Since it is input to the clock terminal CK of 1, the reset signal is not output to the microcomputer MC, and the microcomputer MC continues to maintain the current operating state.

Such backup of the microcomputer MC is performed until the voltage of the watchdog backup capacitor C2 drops below the Zener voltage of the Zener diode ZD1, and the backup time is about 11 seconds, which is 2 seconds in the case of the conventional example. It was possible to make it about 5.5 times longer than that of. The time until the voltage of the watchdog backup capacitor C2 becomes equal to or lower than the Zener voltage is substantially the same when the relay RL1 is in the driving state and the non-driving state. That is, a substantially constant backup time can be secured for the microcomputer MC regardless of whether the load is driven or not driven.

If the commercial power supply 2 is in a power failure state for about several seconds, the backup to the microcomputer MC is performed without any problem, and the microcomputer MC can continue the operation even after the commercial power supply 2 is recovered from the power failure. it can.

<Effects of the Invention> According to the present invention, the following effects are exhibited. A backup for the watchdog timer circuit isolated from the load rather than the power supply to the load to keep the Zener diode for conducting the watchdog pulse sent from the microcomputer when driving the load to the watchdog timer circuit in the conductive state Since it is configured to turn on the Zener diode by the output voltage of the capacitor, even if a power failure occurs in the drive state of the load, the watchdog pulse is reliably transmitted to the watchdog timer circuit to avoid resetting the microcomputer, The microcomputer can be backed up by power. This kind of power backup continues until the voltage of the backup capacitor for the watchdog timer circuit becomes equal to or lower than the Zener voltage, but since the accumulated charge of this backup capacitor is not consumed by the load, it does not matter whether the load is driven or not. However, it is possible to secure a constant and sufficiently long backup time.

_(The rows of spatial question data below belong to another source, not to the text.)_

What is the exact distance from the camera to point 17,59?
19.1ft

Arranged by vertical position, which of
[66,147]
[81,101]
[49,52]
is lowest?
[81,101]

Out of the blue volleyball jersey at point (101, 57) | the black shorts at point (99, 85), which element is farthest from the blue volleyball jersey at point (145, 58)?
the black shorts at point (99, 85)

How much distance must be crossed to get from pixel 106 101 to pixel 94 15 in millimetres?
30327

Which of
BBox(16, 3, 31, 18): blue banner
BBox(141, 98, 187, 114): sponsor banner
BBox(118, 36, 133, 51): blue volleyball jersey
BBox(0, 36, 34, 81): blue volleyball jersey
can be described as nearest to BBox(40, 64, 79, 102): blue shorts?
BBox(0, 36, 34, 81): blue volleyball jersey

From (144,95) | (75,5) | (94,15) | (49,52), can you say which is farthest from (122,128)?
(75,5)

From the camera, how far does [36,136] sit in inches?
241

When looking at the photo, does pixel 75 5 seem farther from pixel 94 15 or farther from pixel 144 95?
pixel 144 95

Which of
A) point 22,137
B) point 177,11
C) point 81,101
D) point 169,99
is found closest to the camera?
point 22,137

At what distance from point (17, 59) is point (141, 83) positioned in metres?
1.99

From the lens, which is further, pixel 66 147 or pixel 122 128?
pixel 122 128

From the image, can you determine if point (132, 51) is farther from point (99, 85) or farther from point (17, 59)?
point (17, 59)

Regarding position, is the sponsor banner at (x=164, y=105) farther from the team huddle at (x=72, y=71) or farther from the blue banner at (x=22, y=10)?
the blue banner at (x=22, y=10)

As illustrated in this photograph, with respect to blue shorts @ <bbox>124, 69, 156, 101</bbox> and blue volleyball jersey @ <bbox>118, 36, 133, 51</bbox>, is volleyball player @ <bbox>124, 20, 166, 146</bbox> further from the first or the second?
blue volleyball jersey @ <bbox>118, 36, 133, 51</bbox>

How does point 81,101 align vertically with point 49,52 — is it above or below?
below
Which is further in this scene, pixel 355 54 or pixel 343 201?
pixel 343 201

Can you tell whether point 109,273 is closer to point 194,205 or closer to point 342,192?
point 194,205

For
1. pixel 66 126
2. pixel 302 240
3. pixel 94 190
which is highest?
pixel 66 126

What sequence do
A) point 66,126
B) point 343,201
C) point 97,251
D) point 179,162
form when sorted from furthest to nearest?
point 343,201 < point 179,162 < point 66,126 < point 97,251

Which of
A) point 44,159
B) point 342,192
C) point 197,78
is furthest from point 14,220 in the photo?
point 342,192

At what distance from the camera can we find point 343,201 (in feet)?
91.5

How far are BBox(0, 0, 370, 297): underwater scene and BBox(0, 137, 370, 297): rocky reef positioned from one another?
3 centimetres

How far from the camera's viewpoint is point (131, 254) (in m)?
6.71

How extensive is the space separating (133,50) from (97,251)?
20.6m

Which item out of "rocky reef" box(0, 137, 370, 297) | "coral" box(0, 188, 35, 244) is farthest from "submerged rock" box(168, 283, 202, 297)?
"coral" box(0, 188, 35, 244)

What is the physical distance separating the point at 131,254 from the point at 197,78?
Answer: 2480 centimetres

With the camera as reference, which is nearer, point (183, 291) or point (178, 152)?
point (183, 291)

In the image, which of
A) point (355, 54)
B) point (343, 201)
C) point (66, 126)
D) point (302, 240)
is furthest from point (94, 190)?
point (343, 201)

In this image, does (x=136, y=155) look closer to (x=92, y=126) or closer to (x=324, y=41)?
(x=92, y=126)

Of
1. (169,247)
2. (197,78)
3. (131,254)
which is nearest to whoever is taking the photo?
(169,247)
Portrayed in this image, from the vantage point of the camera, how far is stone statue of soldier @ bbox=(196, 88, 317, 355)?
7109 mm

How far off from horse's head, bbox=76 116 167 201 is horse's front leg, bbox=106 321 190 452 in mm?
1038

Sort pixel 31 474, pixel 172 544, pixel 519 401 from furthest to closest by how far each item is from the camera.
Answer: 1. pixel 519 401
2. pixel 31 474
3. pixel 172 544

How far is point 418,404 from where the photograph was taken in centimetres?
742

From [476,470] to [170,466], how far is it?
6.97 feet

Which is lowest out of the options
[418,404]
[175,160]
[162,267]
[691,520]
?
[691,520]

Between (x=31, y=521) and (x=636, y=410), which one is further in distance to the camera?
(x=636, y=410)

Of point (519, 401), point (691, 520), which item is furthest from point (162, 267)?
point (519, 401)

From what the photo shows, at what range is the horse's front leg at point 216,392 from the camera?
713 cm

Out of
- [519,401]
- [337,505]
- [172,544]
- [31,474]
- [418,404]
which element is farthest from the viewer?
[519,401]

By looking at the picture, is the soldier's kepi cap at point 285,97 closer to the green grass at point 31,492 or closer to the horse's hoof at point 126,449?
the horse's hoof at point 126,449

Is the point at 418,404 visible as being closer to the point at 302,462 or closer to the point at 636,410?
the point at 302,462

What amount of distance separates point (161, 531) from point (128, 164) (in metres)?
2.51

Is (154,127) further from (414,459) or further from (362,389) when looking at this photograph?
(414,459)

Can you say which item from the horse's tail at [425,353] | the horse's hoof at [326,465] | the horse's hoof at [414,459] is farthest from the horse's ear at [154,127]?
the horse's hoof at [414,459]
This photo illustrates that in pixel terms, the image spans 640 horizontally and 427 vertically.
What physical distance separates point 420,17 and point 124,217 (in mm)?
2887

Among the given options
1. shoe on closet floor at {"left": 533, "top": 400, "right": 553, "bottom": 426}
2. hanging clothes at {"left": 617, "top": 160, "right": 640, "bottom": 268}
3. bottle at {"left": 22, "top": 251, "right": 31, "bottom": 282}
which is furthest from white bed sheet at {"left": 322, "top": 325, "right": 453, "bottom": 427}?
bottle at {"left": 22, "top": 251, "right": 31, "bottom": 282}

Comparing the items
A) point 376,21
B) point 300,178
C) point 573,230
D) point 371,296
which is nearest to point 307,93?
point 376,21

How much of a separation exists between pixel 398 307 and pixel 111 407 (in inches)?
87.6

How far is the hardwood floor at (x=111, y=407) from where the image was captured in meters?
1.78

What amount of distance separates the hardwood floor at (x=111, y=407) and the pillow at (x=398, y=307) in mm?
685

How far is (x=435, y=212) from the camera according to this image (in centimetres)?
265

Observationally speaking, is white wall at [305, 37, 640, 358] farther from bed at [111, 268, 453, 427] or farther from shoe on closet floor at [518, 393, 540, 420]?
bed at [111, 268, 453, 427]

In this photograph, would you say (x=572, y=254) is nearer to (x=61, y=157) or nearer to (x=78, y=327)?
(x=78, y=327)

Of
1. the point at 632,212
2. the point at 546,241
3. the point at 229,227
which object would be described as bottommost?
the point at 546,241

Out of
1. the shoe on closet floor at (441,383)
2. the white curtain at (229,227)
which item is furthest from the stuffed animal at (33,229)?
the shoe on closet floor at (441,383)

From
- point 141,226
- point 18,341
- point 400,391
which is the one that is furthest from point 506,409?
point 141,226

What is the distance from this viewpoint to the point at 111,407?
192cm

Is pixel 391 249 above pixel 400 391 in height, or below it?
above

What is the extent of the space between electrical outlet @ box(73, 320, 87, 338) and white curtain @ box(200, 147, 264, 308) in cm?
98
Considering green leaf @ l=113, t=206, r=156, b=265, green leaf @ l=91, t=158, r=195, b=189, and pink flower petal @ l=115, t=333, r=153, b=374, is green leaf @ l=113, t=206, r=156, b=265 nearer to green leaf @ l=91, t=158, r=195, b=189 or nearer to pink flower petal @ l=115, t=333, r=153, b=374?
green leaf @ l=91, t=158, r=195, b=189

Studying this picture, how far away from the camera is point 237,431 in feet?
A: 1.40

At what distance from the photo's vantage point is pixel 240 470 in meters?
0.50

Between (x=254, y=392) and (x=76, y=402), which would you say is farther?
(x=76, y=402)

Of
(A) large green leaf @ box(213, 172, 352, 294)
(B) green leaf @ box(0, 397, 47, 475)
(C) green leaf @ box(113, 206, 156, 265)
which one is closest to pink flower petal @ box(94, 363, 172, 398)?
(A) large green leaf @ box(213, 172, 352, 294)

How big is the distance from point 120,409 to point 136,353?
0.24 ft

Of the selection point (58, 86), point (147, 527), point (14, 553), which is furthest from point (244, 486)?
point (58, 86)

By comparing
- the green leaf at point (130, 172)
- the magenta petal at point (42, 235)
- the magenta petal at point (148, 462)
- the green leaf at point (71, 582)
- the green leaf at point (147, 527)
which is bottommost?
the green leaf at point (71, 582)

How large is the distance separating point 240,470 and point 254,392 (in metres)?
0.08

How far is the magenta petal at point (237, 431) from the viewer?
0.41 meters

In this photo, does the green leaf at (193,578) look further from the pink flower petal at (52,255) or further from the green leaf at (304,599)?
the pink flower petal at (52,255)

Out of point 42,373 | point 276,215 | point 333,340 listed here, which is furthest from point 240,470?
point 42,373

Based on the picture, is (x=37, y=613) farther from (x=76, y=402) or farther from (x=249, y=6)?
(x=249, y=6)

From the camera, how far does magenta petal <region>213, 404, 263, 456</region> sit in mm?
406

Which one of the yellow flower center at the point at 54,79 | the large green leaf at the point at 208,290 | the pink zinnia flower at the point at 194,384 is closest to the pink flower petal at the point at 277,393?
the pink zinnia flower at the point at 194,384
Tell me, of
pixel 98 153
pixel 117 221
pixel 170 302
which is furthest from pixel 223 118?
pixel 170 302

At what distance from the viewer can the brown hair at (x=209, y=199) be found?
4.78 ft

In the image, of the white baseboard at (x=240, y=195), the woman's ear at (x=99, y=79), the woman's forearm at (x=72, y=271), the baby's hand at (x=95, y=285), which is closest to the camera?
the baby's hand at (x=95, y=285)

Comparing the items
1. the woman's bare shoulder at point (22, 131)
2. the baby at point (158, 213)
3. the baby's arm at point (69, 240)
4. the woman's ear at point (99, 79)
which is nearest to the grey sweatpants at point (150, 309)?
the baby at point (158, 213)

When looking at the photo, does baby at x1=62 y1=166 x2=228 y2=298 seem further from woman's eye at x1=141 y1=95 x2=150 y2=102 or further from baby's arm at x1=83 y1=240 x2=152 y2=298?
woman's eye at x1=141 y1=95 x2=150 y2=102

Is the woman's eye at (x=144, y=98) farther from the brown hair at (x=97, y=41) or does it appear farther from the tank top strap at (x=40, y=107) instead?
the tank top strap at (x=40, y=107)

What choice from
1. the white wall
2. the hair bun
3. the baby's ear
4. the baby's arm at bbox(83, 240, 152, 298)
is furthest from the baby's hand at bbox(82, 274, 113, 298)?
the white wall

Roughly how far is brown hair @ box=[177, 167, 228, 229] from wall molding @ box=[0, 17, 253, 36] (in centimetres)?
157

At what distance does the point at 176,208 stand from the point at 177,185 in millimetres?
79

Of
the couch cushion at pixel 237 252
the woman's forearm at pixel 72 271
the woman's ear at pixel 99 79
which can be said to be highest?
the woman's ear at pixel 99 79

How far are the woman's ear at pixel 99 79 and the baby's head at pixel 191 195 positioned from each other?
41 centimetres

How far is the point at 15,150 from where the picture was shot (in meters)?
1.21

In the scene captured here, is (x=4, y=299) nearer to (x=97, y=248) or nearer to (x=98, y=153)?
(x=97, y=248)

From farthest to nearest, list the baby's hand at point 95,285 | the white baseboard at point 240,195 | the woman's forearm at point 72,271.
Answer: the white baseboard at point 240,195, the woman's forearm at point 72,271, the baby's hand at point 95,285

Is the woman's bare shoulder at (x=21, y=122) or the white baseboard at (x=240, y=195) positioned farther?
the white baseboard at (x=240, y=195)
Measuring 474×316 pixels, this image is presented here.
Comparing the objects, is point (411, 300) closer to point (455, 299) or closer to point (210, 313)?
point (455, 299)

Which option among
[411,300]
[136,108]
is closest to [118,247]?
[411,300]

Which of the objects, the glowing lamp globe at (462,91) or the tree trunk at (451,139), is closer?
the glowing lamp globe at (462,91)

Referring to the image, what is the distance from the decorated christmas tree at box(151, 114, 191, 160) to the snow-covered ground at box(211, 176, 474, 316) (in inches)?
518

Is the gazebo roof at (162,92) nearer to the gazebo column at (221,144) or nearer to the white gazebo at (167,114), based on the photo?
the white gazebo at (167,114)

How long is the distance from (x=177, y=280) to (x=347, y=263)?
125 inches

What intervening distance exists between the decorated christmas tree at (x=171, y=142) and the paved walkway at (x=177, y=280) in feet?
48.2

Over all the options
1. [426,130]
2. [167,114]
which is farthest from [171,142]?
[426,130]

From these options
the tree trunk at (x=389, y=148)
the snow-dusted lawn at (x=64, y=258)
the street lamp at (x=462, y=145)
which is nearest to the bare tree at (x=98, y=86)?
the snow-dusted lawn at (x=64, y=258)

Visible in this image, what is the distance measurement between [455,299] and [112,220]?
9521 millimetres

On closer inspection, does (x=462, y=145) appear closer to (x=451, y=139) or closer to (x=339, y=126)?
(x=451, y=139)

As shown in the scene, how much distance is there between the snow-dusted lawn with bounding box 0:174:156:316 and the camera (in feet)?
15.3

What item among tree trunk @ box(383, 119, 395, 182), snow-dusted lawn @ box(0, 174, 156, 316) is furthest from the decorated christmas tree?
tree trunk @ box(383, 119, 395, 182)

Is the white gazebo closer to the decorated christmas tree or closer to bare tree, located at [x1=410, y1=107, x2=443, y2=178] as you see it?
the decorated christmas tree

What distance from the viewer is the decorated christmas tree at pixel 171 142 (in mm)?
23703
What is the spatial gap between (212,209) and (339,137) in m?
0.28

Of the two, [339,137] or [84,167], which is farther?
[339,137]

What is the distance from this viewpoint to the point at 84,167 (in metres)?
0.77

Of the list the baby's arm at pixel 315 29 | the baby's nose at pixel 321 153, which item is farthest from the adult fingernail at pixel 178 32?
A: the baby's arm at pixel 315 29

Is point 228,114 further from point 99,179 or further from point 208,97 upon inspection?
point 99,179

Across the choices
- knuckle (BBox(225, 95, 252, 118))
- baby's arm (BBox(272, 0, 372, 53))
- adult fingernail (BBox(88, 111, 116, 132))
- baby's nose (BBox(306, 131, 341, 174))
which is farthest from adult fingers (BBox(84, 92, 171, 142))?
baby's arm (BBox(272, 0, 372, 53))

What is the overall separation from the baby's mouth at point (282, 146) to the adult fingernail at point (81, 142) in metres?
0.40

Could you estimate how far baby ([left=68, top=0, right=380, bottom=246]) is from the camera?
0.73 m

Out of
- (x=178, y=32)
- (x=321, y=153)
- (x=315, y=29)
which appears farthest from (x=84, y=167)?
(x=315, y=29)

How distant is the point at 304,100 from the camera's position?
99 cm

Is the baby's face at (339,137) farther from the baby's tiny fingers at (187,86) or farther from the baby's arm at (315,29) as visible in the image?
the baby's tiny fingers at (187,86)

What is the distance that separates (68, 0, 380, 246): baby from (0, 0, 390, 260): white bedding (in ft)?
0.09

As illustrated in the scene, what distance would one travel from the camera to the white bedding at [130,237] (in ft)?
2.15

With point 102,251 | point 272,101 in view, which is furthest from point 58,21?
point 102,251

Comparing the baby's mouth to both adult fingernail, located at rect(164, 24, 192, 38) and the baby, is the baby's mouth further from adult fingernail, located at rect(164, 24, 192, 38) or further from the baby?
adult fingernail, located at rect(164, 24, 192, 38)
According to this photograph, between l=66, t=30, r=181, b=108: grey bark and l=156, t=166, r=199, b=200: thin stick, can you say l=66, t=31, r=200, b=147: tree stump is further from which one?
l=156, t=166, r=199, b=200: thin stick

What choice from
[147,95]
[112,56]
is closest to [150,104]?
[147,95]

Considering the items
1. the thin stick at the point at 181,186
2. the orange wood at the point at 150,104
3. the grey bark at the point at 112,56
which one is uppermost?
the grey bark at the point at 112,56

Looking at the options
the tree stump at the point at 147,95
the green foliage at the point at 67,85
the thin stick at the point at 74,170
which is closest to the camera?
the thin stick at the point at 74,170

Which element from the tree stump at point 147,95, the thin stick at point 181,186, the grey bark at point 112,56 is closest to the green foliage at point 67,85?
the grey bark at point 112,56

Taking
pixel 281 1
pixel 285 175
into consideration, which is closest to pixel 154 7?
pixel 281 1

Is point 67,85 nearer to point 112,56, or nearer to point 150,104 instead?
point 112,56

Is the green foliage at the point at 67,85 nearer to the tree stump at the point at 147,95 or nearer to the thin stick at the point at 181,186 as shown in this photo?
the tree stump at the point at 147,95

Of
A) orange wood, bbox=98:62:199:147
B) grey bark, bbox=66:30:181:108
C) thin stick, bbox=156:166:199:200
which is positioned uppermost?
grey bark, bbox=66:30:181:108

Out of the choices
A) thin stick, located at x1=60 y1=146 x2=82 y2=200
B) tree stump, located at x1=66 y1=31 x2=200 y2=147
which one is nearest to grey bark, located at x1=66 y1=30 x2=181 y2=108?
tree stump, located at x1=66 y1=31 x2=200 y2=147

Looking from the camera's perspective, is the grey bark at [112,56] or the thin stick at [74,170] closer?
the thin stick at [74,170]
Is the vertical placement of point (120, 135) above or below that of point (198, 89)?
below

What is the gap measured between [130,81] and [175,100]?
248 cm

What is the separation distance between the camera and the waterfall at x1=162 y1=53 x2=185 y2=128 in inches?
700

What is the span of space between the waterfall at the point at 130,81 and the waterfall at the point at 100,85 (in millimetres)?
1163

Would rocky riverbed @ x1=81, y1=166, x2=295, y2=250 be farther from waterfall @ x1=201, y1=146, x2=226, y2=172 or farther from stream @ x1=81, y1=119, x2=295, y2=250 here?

[Brief description of drawings]

FIG. 1 is a circuit diagram of a power supply backup circuit of a microcomputer according to an embodiment of the present invention, and FIG. 2 is a circuit diagram of a power supply backup circuit of a conventional microcomputer. IC1 ... Watchdog timer circuit MC ... Microcomputer C2 ... Watchdog backup capacitor C3 ... Microcomputer backup capacitor ZD1 ... Zener diode

Claims (1)

[Claims] 1. A microcomputer that outputs a watchdog pulse at the same time as a signal that gives a drive command to a load, a watchdog pulse transmission circuit that transmits the watchdog pulse via a Zener diode, and the watchdog pulse transmission circuit. The watchdog timer circuit that monitors the input of the watchdog pulse transmitted via the watchdog timer and outputs a reset signal to the microcomputer when the watchdog pulse is not input within a predetermined period, and the load, the microcomputer, and the watchdog timer circuit. The watchdog timer circuit includes a power supply unit for supplying power to the microcomputer, a backup capacitor for the microcomputer, and a backup capacitor for the watchdog timer circuit. Connects to the backup capacitor use, power backup circuit of the microcomputer, characterized by holding the conduction of the Zener diode by the output voltage of the backup capacitor.